◆ Exercise: Your job is to print the listing exactly.
─── Dataset records ───
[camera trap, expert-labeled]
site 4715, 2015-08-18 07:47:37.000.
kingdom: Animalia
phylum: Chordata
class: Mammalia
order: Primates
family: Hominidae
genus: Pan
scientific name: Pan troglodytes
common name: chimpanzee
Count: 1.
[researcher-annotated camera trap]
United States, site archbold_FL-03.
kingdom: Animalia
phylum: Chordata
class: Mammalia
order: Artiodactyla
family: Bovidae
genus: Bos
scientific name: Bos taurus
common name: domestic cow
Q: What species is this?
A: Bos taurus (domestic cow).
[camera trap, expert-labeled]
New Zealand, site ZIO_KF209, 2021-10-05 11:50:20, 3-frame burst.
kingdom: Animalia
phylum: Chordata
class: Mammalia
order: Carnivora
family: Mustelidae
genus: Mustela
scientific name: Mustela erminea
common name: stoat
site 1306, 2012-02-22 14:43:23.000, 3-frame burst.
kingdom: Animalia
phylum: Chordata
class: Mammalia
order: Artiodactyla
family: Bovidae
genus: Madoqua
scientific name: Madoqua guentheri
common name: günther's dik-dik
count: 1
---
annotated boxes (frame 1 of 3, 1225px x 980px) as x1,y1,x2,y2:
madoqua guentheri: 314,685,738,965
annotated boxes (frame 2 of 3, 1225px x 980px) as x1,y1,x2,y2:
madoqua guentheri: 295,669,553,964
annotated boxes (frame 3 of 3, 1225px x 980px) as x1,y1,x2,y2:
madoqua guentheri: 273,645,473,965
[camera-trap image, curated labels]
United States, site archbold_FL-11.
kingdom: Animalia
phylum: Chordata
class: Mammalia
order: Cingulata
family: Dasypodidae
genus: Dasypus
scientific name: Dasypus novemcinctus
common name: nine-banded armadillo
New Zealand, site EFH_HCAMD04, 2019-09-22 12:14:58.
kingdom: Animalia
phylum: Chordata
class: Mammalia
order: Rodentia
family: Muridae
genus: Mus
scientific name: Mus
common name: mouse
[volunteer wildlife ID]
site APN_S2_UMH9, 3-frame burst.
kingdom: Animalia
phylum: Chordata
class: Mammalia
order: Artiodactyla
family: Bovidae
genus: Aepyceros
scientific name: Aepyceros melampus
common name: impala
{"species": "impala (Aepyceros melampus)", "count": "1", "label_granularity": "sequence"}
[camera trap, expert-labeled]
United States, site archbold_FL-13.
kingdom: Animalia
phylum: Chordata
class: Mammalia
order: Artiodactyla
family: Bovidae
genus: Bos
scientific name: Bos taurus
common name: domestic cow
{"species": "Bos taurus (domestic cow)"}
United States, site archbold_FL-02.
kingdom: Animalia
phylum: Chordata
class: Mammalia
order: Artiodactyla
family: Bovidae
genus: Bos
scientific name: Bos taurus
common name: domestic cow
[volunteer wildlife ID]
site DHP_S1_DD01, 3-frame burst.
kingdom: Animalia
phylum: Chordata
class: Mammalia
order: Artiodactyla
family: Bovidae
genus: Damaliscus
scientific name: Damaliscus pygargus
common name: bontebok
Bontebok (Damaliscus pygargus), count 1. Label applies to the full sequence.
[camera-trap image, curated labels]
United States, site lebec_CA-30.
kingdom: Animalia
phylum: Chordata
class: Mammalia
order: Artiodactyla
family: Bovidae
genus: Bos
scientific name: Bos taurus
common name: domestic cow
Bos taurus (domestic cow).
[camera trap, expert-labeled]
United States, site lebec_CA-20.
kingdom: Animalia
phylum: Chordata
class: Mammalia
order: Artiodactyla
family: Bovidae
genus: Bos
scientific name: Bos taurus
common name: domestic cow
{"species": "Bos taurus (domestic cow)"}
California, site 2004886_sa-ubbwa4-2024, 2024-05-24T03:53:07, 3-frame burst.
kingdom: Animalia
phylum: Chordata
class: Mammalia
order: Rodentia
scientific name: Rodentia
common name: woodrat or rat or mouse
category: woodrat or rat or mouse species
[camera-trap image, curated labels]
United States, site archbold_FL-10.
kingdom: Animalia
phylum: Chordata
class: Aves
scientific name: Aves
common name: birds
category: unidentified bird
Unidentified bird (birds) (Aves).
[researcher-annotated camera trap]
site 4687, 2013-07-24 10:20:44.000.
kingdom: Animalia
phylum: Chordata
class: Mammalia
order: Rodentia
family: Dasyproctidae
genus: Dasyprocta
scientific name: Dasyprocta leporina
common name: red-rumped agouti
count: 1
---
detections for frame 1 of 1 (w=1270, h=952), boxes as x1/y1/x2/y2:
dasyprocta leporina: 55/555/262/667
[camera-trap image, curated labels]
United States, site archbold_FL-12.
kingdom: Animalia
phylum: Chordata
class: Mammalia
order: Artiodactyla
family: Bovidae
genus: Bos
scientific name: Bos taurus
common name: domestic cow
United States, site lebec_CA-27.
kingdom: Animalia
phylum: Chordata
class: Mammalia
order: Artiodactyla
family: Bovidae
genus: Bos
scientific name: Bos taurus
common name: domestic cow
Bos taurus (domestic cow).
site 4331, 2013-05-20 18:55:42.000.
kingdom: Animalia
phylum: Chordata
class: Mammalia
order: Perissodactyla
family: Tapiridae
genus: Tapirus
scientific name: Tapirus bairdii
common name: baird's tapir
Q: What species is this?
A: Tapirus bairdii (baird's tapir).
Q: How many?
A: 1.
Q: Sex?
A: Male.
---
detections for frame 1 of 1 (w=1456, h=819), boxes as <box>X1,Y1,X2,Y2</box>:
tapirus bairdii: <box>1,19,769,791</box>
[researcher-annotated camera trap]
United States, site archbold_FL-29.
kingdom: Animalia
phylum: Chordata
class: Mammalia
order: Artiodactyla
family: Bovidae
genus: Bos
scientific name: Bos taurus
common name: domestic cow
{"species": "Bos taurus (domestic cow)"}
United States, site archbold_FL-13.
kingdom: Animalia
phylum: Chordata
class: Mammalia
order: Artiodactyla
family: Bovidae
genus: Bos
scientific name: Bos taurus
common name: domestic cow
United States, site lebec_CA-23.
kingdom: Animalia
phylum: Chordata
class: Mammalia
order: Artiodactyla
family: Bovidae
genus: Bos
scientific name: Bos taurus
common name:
───
◆ Exercise result:
[camera trap, expert-labeled]
site 4715, 2015-08-18 07:47:37.000.
kingdom: Animalia
phylum: Chordata
class: Mammalia
order: Primates
family: Hominidae
genus: Pan
scientific name: Pan troglodytes
common name: chimpanzee
Count: 1.
[researcher-annotated camera trap]
United States, site archbold_FL-03.
kingdom: Animalia
phylum: Chordata
class: Mammalia
order: Artiodactyla
family: Bovidae
genus: Bos
scientific name: Bos taurus
common name: domestic cow
Q: What species is this?
A: Bos taurus (domestic cow).
[camera trap, expert-labeled]
New Zealand, site ZIO_KF209, 2021-10-05 11:50:20, 3-frame burst.
kingdom: Animalia
phylum: Chordata
class: Mammalia
order: Carnivora
family: Mustelidae
genus: Mustela
scientific name: Mustela erminea
common name: stoat
site 1306, 2012-02-22 14:43:23.000, 3-frame burst.
kingdom: Animalia
phylum: Chordata
class: Mammalia
order: Artiodactyla
family: Bovidae
genus: Madoqua
scientific name: Madoqua guentheri
common name: günther's dik-dik
count: 1
---
annotated boxes (frame 1 of 3, 1225px x 980px) as x1,y1,x2,y2:
madoqua guentheri: 314,685,738,965
annotated boxes (frame 2 of 3, 1225px x 980px) as x1,y1,x2,y2:
madoqua guentheri: 295,669,553,964
annotated boxes (frame 3 of 3, 1225px x 980px) as x1,y1,x2,y2:
madoqua guentheri: 273,645,473,965
[camera-trap image, curated labels]
United States, site archbold_FL-11.
kingdom: Animalia
phylum: Chordata
class: Mammalia
order: Cingulata
family: Dasypodidae
genus: Dasypus
scientific name: Dasypus novemcinctus
common name: nine-banded armadillo
New Zealand, site EFH_HCAMD04, 2019-09-22 12:14:58.
kingdom: Animalia
phylum: Chordata
class: Mammalia
order: Rodentia
family: Muridae
genus: Mus
scientific name: Mus
common name: mouse
[volunteer wildlife ID]
site APN_S2_UMH9, 3-frame burst.
kingdom: Animalia
phylum: Chordata
class: Mammalia
order: Artiodactyla
family: Bovidae
genus: Aepyceros
scientific name: Aepyceros melampus
common name: impala
{"species": "impala (Aepyceros melampus)", "count": "1", "label_granularity": "sequence"}
[camera trap, expert-labeled]
United States, site archbold_FL-13.
kingdom: Animalia
phylum: Chordata
class: Mammalia
order: Artiodactyla
family: Bovidae
genus: Bos
scientific name: Bos taurus
common name: domestic cow
{"species": "Bos taurus (domestic cow)"}
United States, site archbold_FL-02.
kingdom: Animalia
phylum: Chordata
class: Mammalia
order: Artiodactyla
family: Bovidae
genus: Bos
scientific name: Bos taurus
common name: domestic cow
[volunteer wildlife ID]
site DHP_S1_DD01, 3-frame burst.
kingdom: Animalia
phylum: Chordata
class: Mammalia
order: Artiodactyla
family: Bovidae
genus: Damaliscus
scientific name: Damaliscus pygargus
common name: bontebok
Bontebok (Damaliscus pygargus), count 1. Label applies to the full sequence.
[camera-trap image, curated labels]
United States, site lebec_CA-30.
kingdom: Animalia
phylum: Chordata
class: Mammalia
order: Artiodactyla
family: Bovidae
genus: Bos
scientific name: Bos taurus
common name: domestic cow
Bos taurus (domestic cow).
[camera trap, expert-labeled]
United States, site lebec_CA-20.
kingdom: Animalia
phylum: Chordata
class: Mammalia
order: Artiodactyla
family: Bovidae
genus: Bos
scientific name: Bos taurus
common name: domestic cow
{"species": "Bos taurus (domestic cow)"}
California, site 2004886_sa-ubbwa4-2024, 2024-05-24T03:53:07, 3-frame burst.
kingdom: Animalia
phylum: Chordata
class: Mammalia
order: Rodentia
scientific name: Rodentia
common name: woodrat or rat or mouse
category: woodrat or rat or mouse species
[camera-trap image, curated labels]
United States, site archbold_FL-10.
kingdom: Animalia
phylum: Chordata
class: Aves
scientific name: Aves
common name: birds
category: unidentified bird
Unidentified bird (birds) (Aves).
[researcher-annotated camera trap]
site 4687, 2013-07-24 10:20:44.000.
kingdom: Animalia
phylum: Chordata
class: Mammalia
order: Rodentia
family: Dasyproctidae
genus: Dasyprocta
scientific name: Dasyprocta leporina
common name: red-rumped agouti
count: 1
---
detections for frame 1 of 1 (w=1270, h=952), boxes as x1/y1/x2/y2:
dasyprocta leporina: 55/555/262/667
[camera-trap image, curated labels]
United States, site archbold_FL-12.
kingdom: Animalia
phylum: Chordata
class: Mammalia
order: Artiodactyla
family: Bovidae
genus: Bos
scientific name: Bos taurus
common name: domestic cow
United States, site lebec_CA-27.
kingdom: Animalia
phylum: Chordata
class: Mammalia
order: Artiodactyla
family: Bovidae
genus: Bos
scientific name: Bos taurus
common name: domestic cow
Bos taurus (domestic cow).
site 4331, 2013-05-20 18:55:42.000.
kingdom: Animalia
phylum: Chordata
class: Mammalia
order: Perissodactyla
family: Tapiridae
genus: Tapirus
scientific name: Tapirus bairdii
common name: baird's tapir
Q: What species is this?
A: Tapirus bairdii (baird's tapir).
Q: How many?
A: 1.
Q: Sex?
A: Male.
---
detections for frame 1 of 1 (w=1456, h=819), boxes as <box>X1,Y1,X2,Y2</box>:
tapirus bairdii: <box>1,19,769,791</box>
[researcher-annotated camera trap]
United States, site archbold_FL-29.
kingdom: Animalia
phylum: Chordata
class: Mammalia
order: Artiodactyla
family: Bovidae
genus: Bos
scientific name: Bos taurus
common name: domestic cow
{"species": "Bos taurus (domestic cow)"}
United States, site archbold_FL-13.
kingdom: Animalia
phylum: Chordata
class: Mammalia
order: Artiodactyla
family: Bovidae
genus: Bos
scientific name: Bos taurus
common name: domestic cow
United States, site lebec_CA-23.
kingdom: Animalia
phylum: Chordata
class: Mammalia
order: Artiodactyla
family: Bovidae
genus: Bos
scientific name: Bos taurus
common name:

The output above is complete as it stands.